LOUIS DE ROUVROY DUC DE SAINT-SIMON

Saint-SimonLouis de Rouvroy, duc de Saint-Simon, vint très jeune à La Ferté-Vidame, où il fut souvent parrain de ses vassaux en l'église Saint Nicolas (reconstruite par son père en 1659-1660).

Il est certain qu'il noua dans la région de solides attaches seigneuriales, familiales et religieuses qui ne se relâcheront pas tout au long de sa vie. Il participe en 1692 comme mousquetaire au siège de Namur (il a alors 17 ans). L'année suivante, il est engagé dans la bataille de Neerwinden.

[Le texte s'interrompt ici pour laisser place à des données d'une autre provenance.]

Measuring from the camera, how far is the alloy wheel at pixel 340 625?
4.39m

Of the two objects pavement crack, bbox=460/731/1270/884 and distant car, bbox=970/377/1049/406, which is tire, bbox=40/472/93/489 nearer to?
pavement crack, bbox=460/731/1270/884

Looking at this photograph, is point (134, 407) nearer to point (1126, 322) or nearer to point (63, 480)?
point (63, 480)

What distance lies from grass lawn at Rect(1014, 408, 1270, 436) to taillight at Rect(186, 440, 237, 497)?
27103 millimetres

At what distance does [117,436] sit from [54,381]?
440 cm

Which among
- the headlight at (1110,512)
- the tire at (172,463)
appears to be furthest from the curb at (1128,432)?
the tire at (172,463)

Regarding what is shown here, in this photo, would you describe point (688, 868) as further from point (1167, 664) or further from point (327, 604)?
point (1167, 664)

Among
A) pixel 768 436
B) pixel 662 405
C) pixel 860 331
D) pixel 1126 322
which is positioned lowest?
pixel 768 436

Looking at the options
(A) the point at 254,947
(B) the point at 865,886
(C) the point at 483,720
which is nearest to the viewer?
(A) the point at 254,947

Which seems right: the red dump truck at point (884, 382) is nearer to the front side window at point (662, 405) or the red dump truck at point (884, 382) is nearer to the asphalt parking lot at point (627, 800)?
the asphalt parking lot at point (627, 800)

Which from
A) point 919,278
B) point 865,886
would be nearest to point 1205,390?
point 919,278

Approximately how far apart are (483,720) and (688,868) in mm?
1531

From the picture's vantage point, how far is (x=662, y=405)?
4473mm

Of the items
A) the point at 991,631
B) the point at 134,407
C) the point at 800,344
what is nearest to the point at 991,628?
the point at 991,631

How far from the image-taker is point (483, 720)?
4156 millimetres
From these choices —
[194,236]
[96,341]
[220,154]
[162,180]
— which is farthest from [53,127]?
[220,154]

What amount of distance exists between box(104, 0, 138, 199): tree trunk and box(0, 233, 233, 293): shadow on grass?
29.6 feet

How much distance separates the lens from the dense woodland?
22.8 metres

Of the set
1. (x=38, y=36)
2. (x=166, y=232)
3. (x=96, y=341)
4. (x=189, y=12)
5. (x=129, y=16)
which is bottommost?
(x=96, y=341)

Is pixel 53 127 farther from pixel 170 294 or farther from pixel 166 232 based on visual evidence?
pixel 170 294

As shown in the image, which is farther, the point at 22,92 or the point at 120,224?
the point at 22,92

Déçu dans son espoir d'illustrer son nom par la carrière militaire, Saint-Simon quitte l'armée en 1702 (réforme de son régiment de cavalerie) pour n'être plus qu'un courtisan assidu à Versailles ; il y sera l'observateur que l'on sait de la fin du règne de Louis XIV et des débuts de celui de Louis XV.

Son rang et ses mérites lui semblent insuffisamment reconnus jusqu'en 1715, date où le duc d'Orléans, son ami, Régent de France, le nomme au Conseil de Régence, avant de l'envoyer en ambassade extraordinaire à Madrid pour le mariage du Roi ; mais la mort du Régent en 1723 met fin à sa carrière politique. Saint-Simon se retire alors de la cour, tout en y gardant son appartement versaillais, sa vie durant, pour les cérémonies officielles et la commodité de ses enfants.

A partir de cette date, il se partagera surtout entre ses successifs hôtels particuliers à Paris (en location) et sa résidence d'élection, le château de La Ferté-Vidame, sa "seule terre bàtie", qu'il continuera à aménager à la suite de son père, avec des moyens relativement restreints par rapport à ceux des grandes familles équivalentes du Royaume.

Disposant à Paris d'une documentation sans cesse accrue (environs 6 000 volumes et un cabinet de manuscrits dont une bonne partie se trouve conservée aux Archives Diplomatiques), il décida d'entreprendre la rédaction de ses mémoires à la suite de la lecture qu'il lui sera donnè de faire de ceux du Maréchal de Bassompière, lors d'une de ses campagnes militaires à l'âge de dix neuf ans et, à partir de laquelle, il ne laissera pas de noter ses impressions.

Les"Grandes Heures de Monseigneur" seront un document précieux sur le grand théâtre versaillais au couchant du Roi Soleil et les prémices du règne du" Bien Aîmé", si fragile surgeon de la tige royale de Bourbon, enrichissant ses souvenirs et ses observations, tout en recourant aux témoignages de ses contemporains (tout particulièrement le Journal du Marquis de Dangeau dont il avait une copie annotée), à des documents diplomatiques (ceux de Torcy), sans négliger la consultation d'ouvrages spécialisés (histoire, généalogie et cérémonial).

Ce grand seigneur se déchaîne contre les parvenus, les parlementaires, les bourgeois ("le règne de la vile bourgeoisie"), et il accuse Louis XIV de leur avoir donné des pouvoirs aux dépens de sa caste. Mais cette oeuvre révèle un écrivain original, maître dans l'art du portrait et de la fresque, dont le style hardi, brisant les contraintes du classicisme, fera dire à Chateaubriand : " Il écrivait à la diable pour l'immortalité".

Achevés en 1753, les Mémoires furent confisqués après sa mort et des embarras successoriaux et financiers, à l'initiative de Choiseul en 1763, au Ministère des Affaires Etrangères, où ils furent conservés depuis ; quelques privilégiés en eurent connaissance et en firent des extraits lus dans des salons parisiens puis publiés peu à peu. La première édition importante, sous le nom de Saint-Simon, date de 1788-1789 ; elle fut suivie d'autres éditions d'extraits avant celle de 1828-1830, donnée plus scrupuleusement par le marquis de Saint-Simon, arrière-petit cousin de l'auteur, l'édition, parue en 1856, donnant le texte intégral. Les romantiques accueillirent avec enthousiasme cette oeuvre monumentale, passionnante et passionnée, que les lecteurs ultérieurs n'auront de cesse d'apprécier pour son originalité, pour ne rien dire des historiens, qui la pilleront tout en la critiquant parfois.

Conformément à son souhait, Saint-Simon a été enterré, avec son épouse, dans l'église de La Ferté-Vidame. Mais au moment de la Révolution, le caveau fut profané et leurs ossements jetés à la fosse commune.